_YOUR OBJECTIVE:_ From the line that contains "Cedarburg House for Sale" down to the last line of the entries, please return everything exactly, except the pictures.

_SOURCE MATERIAL:_

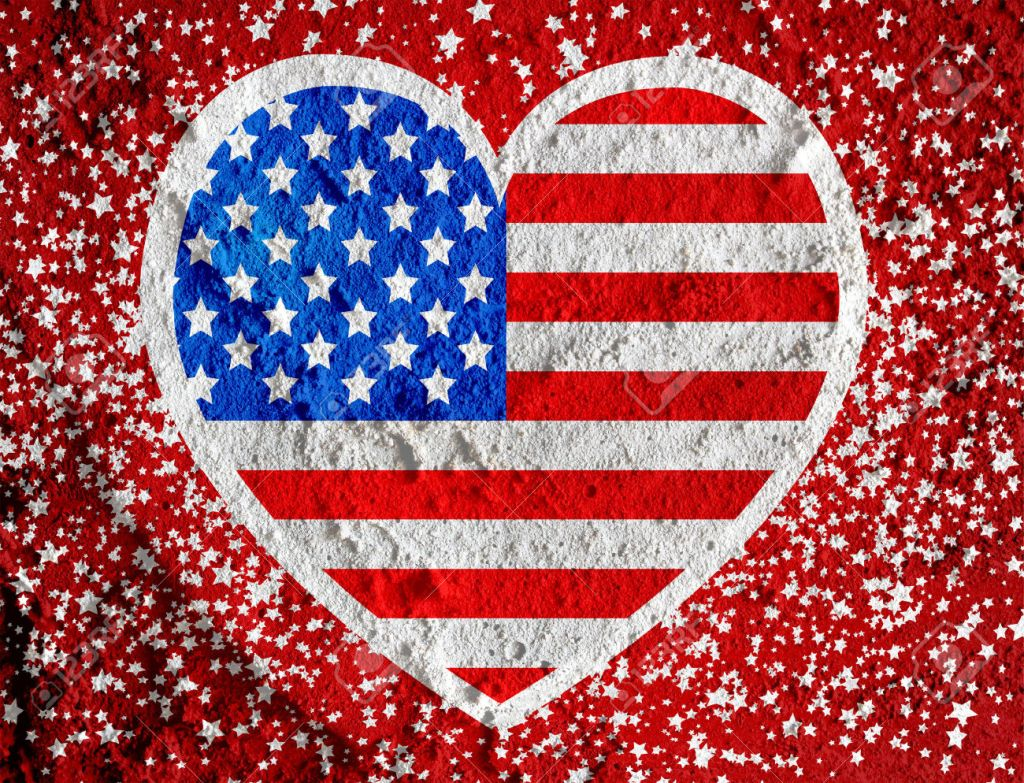 My America. It IS Full of LOVE. #weareone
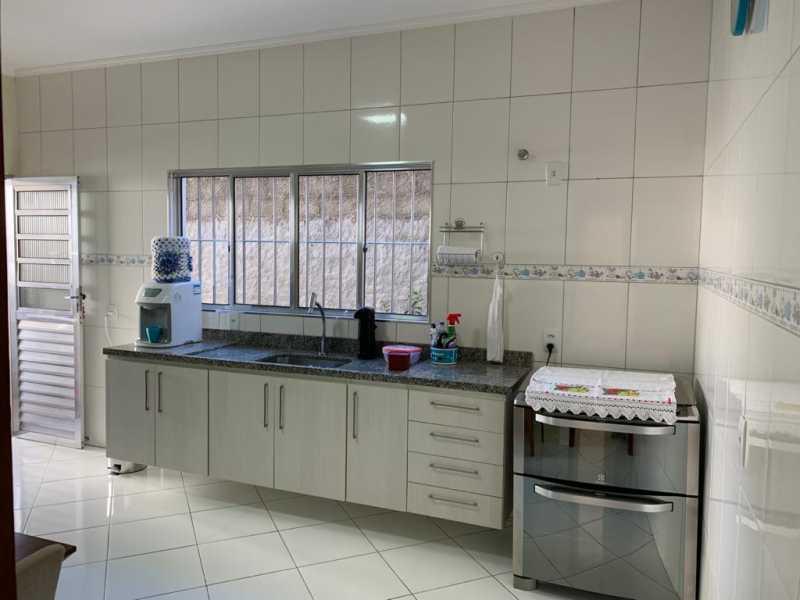 d908c5b6-2c9e-450e-85ac-270d26 - Casa 3 quartos à venda Itatiba,SP - R$ 365.000 - VICA30029 - 8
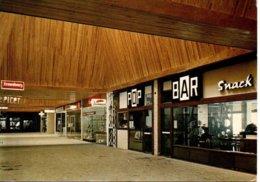 Réf.821/ 1 Carte Postale - J.O - Grenoble 1968 - Roche-Beranger - Galerie Du Centre Commercial - Olympic Games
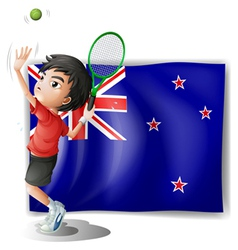 A young tennis player in front of the New Zealand vector image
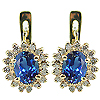 14K Yellow Gold 2.32cttw Sapphire & Diamond Earrings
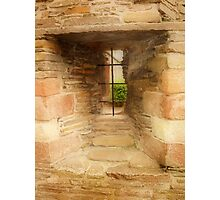 Window in the Bishops Palace Photographic Print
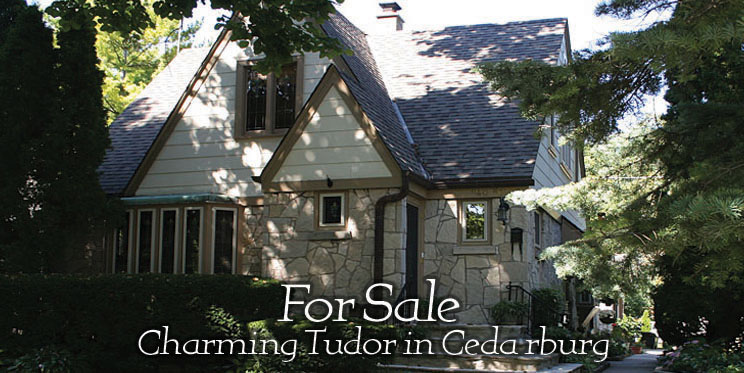 Cedarburg House for Sale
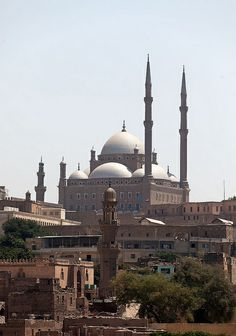 The Saladin Citadel and Mohamed Ali Mosque - Cairo, Egypt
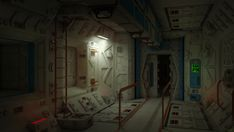 lab zone corridor by 600v on deviantART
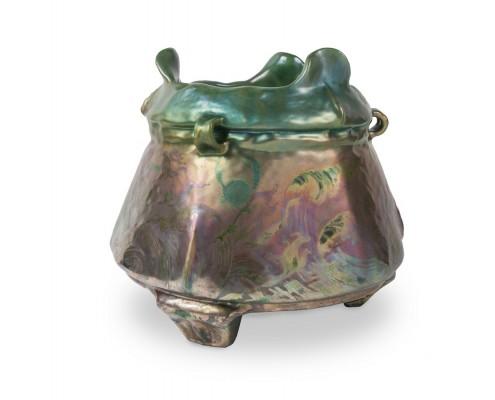 cache-pot chaudron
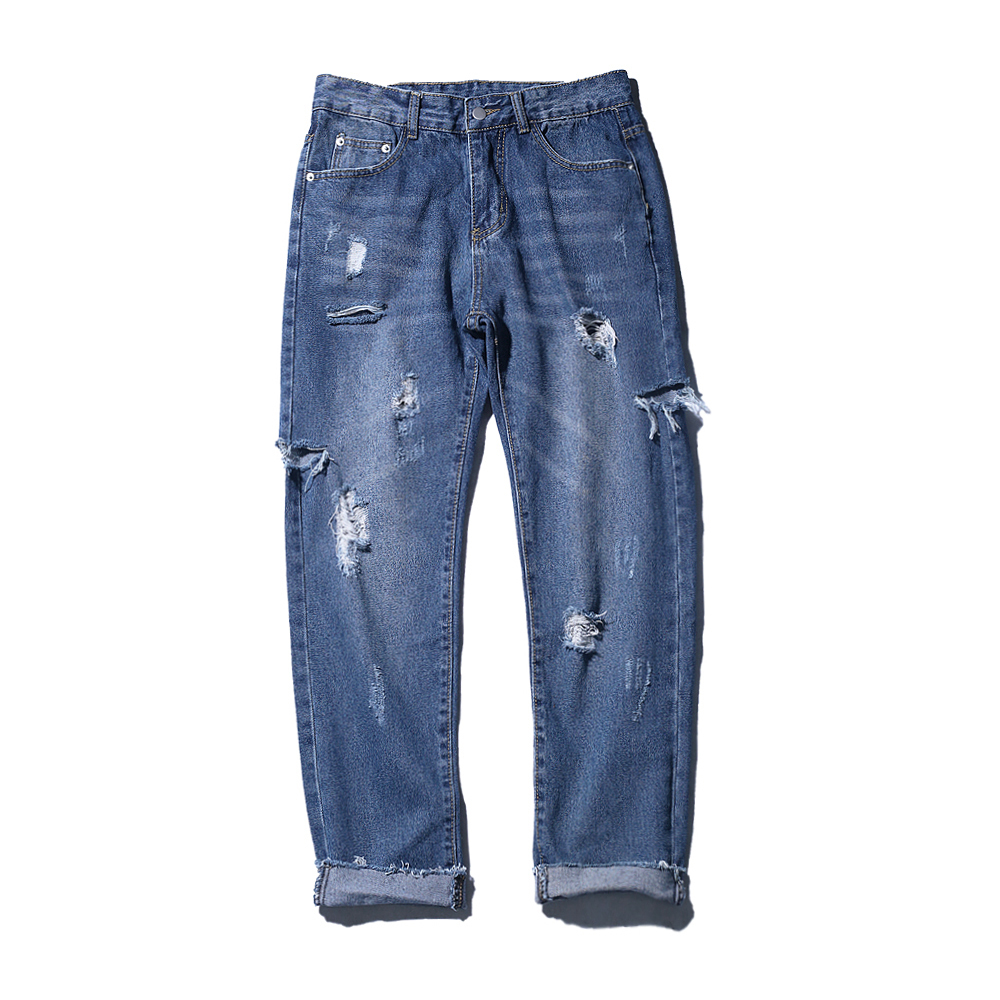 2018 Spring summer new fashion ripped jeans blue male han edition harlan trend slim pants handsome baggy Free shipping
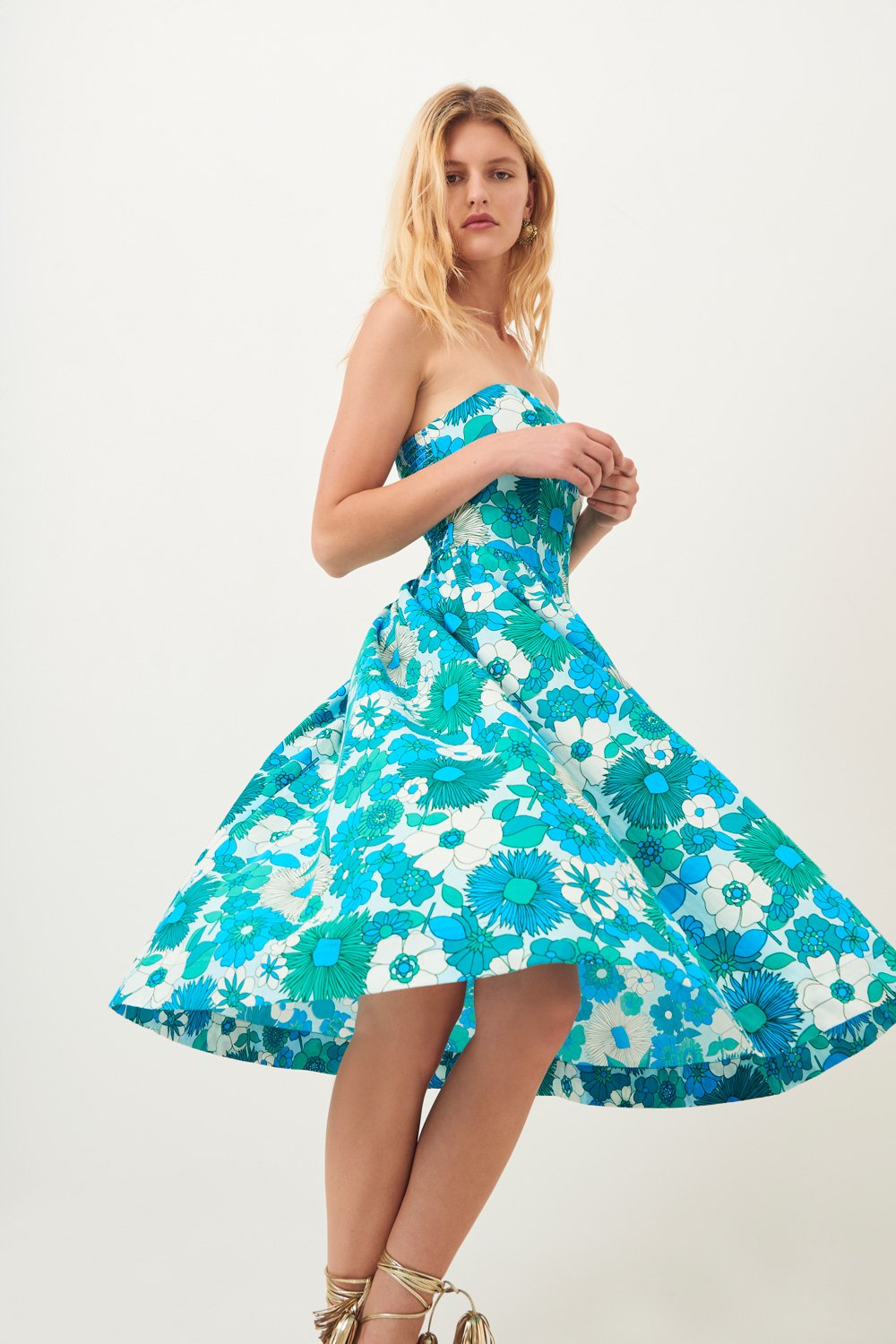 Robe bustier midi Lorette - Bleu - Antik Batik (photo)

_ANSWER FOR THIS EXERCISE:_
 Cedarburg House for Sale
 The Saladin Citadel and Mohamed Ali Mosque - Cairo, Egypt
 lab zone corridor by 600v on deviantART
 cache-pot chaudron
 2018 Spring summer new fashion ripped jeans blue male han edition harlan trend slim pants handsome baggy Free shipping
 Robe bustier midi Lorette - Bleu - Antik Batik (photo)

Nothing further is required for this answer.